Excerpt provided: Begin

Two interplane ailerons, tracing their origins to those developed by Curtiss during his Aerial Experiment Association involvement, had initially been mounted ahead of the cambered wings on the forward struts, but their inter-surface air foil disruption had necessitated their relocation to the rear ones, behind the wings. Unlike the wing-warping method, which had entailed the twisting of the entire airfoil, these “ailerons,” which translate as “little wings” from the French, and initially appear like a third wing forming a triplane, hinge up or down, creating more lift on one side and inducing a bank in the opposite direction. Four moveable, triangular-shaped surfaces, mounted on the wingtips of the Curtiss White Wing aircraft, an AEA design, had constituted an earlier attempt to provide lateral control.
The “cockpit,” consisting of little more than an exposed, wooden seat, a wheeled control column, and food pedals, had been based upon the motorcycle and automobile from which the new pilot, according to Curtiss’s ideology, would most likely transition. Mechanical controls should be a natural connection to the limbs, imitating the dexterity of the human form. Its controls were the key to the extension from one to the other, resulting in a human-machine interface, and the Model D uniquely introduced three car-like foot pedals.

Excerpt provided: End
Extracted data: Begin

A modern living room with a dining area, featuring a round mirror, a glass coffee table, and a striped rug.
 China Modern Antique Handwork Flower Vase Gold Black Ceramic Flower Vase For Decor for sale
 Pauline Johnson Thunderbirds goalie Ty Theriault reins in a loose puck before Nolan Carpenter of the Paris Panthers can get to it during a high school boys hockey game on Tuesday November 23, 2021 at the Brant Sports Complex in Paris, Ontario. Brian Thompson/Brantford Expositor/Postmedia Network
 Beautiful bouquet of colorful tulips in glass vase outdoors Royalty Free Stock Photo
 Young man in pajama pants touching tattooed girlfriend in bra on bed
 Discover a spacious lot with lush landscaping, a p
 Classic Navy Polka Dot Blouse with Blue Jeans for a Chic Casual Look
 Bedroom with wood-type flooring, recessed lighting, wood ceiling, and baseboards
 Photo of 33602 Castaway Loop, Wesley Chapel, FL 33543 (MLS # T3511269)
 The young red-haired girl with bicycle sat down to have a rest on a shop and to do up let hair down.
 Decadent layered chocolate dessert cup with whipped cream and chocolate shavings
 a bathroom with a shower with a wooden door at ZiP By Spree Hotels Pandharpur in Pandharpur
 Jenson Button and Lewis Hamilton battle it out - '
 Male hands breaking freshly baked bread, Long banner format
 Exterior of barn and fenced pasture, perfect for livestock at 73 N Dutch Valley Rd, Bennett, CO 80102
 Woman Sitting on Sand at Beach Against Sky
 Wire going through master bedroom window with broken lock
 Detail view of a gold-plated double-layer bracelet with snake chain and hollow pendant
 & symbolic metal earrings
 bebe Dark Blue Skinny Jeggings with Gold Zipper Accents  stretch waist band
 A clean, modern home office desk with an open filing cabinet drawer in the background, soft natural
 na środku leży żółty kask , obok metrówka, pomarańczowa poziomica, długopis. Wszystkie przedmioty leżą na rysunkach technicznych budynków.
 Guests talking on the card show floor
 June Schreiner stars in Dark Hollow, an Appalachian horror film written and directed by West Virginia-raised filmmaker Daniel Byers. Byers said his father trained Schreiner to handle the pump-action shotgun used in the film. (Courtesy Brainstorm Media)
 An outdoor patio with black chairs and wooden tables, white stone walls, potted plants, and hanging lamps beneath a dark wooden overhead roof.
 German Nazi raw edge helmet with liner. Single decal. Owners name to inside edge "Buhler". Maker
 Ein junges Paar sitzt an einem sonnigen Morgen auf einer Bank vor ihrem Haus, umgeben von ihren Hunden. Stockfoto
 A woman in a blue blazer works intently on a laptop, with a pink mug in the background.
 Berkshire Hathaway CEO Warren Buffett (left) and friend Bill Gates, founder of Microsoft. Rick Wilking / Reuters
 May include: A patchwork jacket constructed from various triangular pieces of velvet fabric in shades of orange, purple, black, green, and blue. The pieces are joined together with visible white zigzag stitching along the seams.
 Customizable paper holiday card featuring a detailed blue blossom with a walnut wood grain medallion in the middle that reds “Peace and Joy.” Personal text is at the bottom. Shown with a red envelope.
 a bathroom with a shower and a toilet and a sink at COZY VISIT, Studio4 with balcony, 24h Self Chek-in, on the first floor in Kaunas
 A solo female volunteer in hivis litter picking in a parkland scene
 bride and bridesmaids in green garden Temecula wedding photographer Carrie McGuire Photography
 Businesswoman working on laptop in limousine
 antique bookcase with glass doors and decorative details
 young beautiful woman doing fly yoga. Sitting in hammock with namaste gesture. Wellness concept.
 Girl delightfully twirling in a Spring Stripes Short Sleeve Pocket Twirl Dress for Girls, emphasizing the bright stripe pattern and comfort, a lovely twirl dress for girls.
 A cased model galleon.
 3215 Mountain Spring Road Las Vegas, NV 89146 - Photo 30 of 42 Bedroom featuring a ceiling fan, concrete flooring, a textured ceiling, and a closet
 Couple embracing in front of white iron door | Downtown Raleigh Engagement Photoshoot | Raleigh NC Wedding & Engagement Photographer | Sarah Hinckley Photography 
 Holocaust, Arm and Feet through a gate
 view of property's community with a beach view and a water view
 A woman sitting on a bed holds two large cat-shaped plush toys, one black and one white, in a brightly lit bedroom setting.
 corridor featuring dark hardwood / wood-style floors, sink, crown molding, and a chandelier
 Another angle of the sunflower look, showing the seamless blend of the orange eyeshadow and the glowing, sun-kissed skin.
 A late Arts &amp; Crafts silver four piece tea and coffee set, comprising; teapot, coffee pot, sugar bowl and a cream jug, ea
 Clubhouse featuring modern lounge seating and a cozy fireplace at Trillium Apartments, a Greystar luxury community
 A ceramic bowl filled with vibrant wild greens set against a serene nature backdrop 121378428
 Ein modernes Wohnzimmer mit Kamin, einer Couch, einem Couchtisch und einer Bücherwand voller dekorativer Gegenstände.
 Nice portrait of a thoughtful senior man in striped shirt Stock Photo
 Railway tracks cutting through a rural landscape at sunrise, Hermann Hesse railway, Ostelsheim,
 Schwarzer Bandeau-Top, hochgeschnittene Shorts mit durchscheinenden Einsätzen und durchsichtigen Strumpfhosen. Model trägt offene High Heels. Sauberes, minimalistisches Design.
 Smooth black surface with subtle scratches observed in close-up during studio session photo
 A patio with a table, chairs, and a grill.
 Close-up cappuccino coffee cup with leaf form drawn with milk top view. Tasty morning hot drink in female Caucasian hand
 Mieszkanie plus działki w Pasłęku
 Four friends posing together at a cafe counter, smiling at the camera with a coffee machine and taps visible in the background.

Extracted data: End

Reproduce the passage about the Curtiss aircraft controls word for word, starting at the words "Two interplane ailerons, tracing" and ending after the words "provide lateral control.".

Two interplane ailerons, tracing their origins to those developed by Curtiss during his Aerial Experiment Association involvement, had initially been mounted ahead of the cambered wings on the forward struts, but their inter-surface air foil disruption had necessitated their relocation to the rear ones, behind the wings. Unlike the wing-warping method, which had entailed the twisting of the entire airfoil, these “ailerons,” which translate as “little wings” from the French, and initially appear like a third wing forming a triplane, hinge up or down, creating more lift on one side and inducing a bank in the opposite direction. Four moveable, triangular-shaped surfaces, mounted on the wingtips of the Curtiss White Wing aircraft, an AEA design, had constituted an earlier attempt to provide lateral control.